During his speech at the conference, Weissberg discussed how to keep "Whitopias" white and the positives of "maintaining whiteness," according to the American Renaissance website:
Prof. Weissberg argued that an "80 percent solution" would be one that enforced the "First-World" standards of excellence and hard work that attract and reward whites. He pointed out that there are still many "Whitopias" in America and that there are many ways to keep them white, such as zoning that requires large houses, and a cultural ambiance or classical music and refined demeanor that repels undesirables. This approach to maintaining whiteness has the advantage that people can make a living catering to whites in their enclaves.
Prof. Weissberg went on to argue that liberals are beyond reason when it comes to race, that explaining the facts of IQ or the necessity of racial consciousness for whites "is like trying to explain to an eight-year-old why sex is more fun than chocolate ice cream."
Other speakers at the conference include James Edwards, known for his "pro-white" radio show, Political Cesspool, and the presidential and vice-presidential candidates of the white nationalist American Third Position party, Mervin Miller and Virginia Abernathy.
Last Thursday, longtime National Review writer Derbyshire published a piece for Taki's Magazine that urged parents to teach their children to, among other things, not "attend events likely to draw a lot of blacks." The piece was swiftly condemned across the ideological spectrum; on Saturday night National Review Editor Rich Lowry announced that Derbyshire could no longer write for National Review. Lowry did not respond to repeated requests for comment on Weissberg's standing with National Review Tuesday morning.
Weissberg spoke with Media Matters Monday evening about his views and American Renaissance involvement, first noted at LittleGreenFootballs.com.

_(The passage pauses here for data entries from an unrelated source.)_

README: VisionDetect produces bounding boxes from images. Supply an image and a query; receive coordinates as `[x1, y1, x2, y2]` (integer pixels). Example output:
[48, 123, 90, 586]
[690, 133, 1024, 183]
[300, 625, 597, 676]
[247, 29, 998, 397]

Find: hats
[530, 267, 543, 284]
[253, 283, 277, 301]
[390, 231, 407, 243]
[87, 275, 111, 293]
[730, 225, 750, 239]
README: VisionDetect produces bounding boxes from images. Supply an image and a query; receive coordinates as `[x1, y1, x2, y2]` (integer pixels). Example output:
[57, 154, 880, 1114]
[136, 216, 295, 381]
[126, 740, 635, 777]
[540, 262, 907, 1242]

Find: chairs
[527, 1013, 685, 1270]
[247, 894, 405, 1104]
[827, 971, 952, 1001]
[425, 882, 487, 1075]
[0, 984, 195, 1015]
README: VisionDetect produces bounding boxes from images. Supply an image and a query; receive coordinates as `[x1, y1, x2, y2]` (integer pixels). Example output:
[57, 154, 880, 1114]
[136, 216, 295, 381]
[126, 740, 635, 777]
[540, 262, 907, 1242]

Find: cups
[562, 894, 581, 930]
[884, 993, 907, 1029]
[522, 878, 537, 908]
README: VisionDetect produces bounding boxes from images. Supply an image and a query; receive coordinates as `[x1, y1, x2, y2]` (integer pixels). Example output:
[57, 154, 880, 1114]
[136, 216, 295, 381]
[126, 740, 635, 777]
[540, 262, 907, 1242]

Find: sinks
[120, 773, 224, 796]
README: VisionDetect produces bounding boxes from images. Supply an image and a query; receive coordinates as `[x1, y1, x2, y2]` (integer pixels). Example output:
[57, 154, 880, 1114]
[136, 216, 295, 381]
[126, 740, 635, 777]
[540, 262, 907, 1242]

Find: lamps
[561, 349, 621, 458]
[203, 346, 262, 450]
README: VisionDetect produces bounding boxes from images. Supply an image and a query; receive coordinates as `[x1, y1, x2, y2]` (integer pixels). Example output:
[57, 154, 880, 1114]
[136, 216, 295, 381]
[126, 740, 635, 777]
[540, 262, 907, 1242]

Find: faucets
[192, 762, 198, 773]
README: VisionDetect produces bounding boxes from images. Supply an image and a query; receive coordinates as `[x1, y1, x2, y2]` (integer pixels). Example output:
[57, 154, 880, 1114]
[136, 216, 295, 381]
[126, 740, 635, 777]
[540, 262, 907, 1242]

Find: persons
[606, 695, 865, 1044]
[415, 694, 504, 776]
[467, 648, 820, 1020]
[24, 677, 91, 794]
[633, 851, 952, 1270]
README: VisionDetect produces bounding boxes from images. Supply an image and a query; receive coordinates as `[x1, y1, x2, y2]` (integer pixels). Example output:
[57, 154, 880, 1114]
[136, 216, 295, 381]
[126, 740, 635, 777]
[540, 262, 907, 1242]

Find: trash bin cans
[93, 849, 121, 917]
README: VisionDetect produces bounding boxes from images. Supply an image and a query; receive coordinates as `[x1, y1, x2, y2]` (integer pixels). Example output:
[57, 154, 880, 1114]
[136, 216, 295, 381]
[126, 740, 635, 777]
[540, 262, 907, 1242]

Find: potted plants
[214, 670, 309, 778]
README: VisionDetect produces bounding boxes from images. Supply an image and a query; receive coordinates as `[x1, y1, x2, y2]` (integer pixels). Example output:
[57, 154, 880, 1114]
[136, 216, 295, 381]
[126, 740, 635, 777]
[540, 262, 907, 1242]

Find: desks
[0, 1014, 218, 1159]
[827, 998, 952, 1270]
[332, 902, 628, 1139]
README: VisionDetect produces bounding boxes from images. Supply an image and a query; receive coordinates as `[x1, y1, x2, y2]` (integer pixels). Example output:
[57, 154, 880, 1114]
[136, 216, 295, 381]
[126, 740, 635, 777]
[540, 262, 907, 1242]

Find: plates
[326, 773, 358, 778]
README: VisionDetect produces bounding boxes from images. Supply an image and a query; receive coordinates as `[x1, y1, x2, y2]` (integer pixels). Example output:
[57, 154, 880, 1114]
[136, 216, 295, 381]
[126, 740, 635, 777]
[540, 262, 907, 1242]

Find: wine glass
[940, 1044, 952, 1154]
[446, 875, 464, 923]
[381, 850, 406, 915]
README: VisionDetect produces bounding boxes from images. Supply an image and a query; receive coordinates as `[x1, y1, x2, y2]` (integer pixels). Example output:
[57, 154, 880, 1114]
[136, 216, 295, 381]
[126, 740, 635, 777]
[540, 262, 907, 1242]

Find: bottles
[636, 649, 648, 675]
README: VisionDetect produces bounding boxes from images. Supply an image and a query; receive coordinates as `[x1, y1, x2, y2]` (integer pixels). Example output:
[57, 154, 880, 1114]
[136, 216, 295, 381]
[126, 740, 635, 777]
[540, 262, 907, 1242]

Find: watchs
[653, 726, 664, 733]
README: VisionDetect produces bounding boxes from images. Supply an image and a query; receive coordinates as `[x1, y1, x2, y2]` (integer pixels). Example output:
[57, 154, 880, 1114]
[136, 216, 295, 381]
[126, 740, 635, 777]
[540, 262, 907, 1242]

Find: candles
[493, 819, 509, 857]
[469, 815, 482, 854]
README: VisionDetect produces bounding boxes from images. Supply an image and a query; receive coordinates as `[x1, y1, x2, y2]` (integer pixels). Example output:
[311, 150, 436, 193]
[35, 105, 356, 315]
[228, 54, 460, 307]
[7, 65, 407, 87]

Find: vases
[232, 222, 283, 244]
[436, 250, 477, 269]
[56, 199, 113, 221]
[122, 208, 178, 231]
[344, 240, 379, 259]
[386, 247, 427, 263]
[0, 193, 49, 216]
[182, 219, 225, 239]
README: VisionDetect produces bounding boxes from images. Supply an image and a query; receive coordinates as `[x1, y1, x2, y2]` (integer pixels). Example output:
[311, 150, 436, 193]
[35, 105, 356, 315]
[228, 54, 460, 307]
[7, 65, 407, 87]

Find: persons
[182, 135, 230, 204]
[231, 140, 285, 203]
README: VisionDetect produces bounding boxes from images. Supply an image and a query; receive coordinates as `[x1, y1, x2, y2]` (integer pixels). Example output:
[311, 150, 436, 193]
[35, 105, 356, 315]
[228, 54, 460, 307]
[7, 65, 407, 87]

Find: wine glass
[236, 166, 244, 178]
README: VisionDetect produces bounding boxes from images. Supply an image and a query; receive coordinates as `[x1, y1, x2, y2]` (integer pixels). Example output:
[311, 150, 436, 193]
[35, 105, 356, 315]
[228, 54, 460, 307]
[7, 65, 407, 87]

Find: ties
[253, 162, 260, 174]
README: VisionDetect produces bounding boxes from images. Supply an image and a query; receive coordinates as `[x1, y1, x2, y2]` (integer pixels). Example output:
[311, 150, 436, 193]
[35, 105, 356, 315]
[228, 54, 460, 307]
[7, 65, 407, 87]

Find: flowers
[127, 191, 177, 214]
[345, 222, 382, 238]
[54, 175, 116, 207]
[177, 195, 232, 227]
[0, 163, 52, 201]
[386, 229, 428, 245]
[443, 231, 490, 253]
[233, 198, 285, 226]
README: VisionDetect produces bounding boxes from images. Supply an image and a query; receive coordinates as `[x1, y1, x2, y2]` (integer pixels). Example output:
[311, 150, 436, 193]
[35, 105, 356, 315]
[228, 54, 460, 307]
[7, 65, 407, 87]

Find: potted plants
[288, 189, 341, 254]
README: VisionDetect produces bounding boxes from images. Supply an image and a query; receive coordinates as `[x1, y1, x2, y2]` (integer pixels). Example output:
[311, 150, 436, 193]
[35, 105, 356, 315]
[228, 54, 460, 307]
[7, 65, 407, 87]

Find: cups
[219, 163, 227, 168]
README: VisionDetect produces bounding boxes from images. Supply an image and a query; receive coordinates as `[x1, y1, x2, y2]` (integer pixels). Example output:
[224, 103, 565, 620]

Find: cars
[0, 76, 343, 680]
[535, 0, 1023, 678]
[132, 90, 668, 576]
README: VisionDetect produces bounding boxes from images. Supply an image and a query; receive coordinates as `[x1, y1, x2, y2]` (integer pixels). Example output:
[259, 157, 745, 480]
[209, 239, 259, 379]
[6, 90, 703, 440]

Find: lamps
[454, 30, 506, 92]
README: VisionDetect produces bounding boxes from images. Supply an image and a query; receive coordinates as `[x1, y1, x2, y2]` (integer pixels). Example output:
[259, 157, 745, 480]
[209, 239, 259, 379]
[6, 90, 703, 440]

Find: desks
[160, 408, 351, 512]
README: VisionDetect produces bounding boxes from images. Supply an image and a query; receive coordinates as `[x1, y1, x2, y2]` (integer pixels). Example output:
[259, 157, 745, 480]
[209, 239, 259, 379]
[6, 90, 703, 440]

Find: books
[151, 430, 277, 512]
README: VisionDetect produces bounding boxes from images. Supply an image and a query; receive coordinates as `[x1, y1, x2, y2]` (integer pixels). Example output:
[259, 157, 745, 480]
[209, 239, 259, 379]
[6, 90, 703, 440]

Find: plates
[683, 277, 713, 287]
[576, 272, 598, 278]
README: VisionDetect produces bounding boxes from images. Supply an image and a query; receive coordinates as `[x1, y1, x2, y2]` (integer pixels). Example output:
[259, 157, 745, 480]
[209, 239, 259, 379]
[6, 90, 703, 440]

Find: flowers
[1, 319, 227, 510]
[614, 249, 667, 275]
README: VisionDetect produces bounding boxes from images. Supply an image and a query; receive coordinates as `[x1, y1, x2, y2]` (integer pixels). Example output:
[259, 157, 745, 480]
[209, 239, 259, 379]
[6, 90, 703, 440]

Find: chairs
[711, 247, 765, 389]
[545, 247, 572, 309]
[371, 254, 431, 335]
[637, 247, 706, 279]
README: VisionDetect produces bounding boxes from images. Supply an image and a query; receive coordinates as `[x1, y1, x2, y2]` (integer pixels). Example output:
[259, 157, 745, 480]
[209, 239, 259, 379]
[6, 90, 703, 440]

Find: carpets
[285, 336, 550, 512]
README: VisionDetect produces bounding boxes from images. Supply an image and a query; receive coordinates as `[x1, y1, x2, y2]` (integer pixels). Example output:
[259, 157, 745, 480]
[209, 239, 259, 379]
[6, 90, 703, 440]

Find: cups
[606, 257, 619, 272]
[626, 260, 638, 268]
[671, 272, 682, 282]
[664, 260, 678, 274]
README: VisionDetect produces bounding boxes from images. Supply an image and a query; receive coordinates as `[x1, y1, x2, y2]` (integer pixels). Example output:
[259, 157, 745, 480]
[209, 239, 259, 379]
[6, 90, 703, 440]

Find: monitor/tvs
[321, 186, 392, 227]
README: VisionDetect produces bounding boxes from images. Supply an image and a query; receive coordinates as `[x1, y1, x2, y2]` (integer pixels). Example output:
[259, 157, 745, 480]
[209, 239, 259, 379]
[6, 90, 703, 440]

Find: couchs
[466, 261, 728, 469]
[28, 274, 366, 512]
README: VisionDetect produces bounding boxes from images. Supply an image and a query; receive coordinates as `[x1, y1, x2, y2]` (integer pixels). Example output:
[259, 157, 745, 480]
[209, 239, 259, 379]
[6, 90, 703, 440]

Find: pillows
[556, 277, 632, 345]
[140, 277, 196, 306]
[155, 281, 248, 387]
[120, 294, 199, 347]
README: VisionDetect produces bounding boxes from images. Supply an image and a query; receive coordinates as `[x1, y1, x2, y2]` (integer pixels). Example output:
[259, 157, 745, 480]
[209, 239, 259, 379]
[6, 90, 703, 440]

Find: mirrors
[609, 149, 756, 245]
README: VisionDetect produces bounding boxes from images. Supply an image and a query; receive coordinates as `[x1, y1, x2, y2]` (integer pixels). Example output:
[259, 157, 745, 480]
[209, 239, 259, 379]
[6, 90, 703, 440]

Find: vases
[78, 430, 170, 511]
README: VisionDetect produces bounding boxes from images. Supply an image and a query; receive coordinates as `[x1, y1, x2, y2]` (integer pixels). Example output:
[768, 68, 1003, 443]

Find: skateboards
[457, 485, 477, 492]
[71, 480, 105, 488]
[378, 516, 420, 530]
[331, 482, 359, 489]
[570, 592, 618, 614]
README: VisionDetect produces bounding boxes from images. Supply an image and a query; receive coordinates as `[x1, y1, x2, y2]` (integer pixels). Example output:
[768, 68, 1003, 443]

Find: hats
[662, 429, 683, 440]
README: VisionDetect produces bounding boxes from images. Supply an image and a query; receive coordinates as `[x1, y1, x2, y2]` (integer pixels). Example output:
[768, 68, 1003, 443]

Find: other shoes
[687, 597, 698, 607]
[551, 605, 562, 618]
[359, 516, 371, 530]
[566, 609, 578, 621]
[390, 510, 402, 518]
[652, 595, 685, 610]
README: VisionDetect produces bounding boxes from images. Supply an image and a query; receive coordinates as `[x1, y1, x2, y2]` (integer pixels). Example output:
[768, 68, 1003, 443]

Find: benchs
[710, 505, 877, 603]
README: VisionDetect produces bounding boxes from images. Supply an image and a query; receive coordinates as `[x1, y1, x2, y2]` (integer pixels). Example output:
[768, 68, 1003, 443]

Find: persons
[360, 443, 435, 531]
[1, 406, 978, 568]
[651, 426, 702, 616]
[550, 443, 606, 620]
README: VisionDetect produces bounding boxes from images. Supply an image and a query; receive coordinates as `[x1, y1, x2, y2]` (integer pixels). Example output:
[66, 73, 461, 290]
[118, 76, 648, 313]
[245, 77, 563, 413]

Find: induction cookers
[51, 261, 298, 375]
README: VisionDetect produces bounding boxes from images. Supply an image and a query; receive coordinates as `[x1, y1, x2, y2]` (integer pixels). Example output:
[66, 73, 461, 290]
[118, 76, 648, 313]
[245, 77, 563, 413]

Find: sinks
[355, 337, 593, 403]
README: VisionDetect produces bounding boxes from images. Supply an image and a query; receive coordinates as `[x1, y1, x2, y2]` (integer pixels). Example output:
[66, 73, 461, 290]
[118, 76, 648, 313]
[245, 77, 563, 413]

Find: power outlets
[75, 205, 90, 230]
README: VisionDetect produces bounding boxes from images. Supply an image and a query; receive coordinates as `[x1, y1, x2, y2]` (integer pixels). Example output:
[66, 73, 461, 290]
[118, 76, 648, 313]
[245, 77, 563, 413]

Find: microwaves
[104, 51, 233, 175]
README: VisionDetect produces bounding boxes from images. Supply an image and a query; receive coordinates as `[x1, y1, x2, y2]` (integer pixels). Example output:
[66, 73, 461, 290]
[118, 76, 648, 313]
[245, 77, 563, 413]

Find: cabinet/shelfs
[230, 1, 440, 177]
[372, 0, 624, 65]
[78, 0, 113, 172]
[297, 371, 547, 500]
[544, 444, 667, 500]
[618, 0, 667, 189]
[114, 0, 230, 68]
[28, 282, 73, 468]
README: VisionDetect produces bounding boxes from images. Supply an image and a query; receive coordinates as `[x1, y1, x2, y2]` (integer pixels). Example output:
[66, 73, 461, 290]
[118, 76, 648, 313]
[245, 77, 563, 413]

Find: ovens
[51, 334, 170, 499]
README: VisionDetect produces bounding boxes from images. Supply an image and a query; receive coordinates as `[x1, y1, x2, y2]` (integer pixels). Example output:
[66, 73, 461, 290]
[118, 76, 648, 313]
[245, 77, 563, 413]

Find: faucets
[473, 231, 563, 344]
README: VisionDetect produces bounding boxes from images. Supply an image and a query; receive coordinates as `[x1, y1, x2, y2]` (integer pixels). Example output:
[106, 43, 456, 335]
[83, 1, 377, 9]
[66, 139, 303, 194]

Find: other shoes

Asked why he would appear at an event sponsored by American Renaissance, Weissberg defended the group.
"It really is, it's not a white supremacist, as far as I'm concerned. There are probably people in the organization who are white supremacists, okay. There are probably people in the Democratic party and the Republican party who are also, okay," he said. "But I would not tar an organization by singling out a few members who have odd extreme political views and then labeling the organization as endorsing those views. The problem, if I may digress here a little bit, I am a member of several organizations, sort of conservative, ranging from AR, which is, to much more respectable things and the thing about AR is that they cannot control who shows up. You walk in the door, or you pay your whatever it is, $75 convention fee, and you are part of the crowd, that's it."